A Ergonomia (do grego: ergo - trabalho e nomos - leis) é a ciência que tem como
objectivo a compreensão das interacções entre o Homem e os outros elementos de um
sistema de trabalho. A profissão de ergonomista aplica teorias, princípios, dados e
métodos para a concepção de produtos e sistemas de trabalho, visando de forma
integrada a saúde, a segurança e o bem estar do indivíduo, bem como a eficácia dos
sistemas.

1.2. O que é a Ergonomia

Em termos gerais, pode-se dizer que a Ergonomia visa a adaptação das tarefas ao
homem.
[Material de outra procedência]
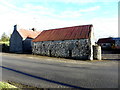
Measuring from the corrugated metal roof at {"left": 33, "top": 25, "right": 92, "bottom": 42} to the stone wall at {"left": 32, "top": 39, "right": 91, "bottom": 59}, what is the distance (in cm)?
105

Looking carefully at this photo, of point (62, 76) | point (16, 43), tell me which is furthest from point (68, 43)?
point (16, 43)

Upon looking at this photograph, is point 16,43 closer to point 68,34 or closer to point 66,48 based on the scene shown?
point 68,34

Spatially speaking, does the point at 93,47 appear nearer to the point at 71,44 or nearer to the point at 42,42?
the point at 71,44

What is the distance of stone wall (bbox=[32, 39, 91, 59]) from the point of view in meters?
26.7

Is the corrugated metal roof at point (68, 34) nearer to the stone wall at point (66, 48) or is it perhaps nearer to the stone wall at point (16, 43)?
the stone wall at point (66, 48)

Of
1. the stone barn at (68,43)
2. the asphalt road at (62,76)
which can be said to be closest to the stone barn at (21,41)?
the stone barn at (68,43)

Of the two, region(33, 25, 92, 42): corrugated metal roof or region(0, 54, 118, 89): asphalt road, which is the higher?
region(33, 25, 92, 42): corrugated metal roof

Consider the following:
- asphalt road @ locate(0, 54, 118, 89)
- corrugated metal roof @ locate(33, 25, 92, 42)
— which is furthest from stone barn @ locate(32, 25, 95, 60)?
asphalt road @ locate(0, 54, 118, 89)

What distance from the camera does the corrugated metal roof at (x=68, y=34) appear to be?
28.2 metres

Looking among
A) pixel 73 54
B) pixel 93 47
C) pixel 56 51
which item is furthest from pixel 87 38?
pixel 56 51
Quer se trate de um produto para consumo público ou de um posto de trabalho,
a Ergonomia oferece vantagens económicas através da melhoria do bem-estar, da
redução de custos e da melhoria da qualidade e produtividade. Assim, a concepção de
qualquer produto ou sistema deve integrar critérios ergonómicos desde a fase de
projecto, de forma a assegurar a sua eficiência.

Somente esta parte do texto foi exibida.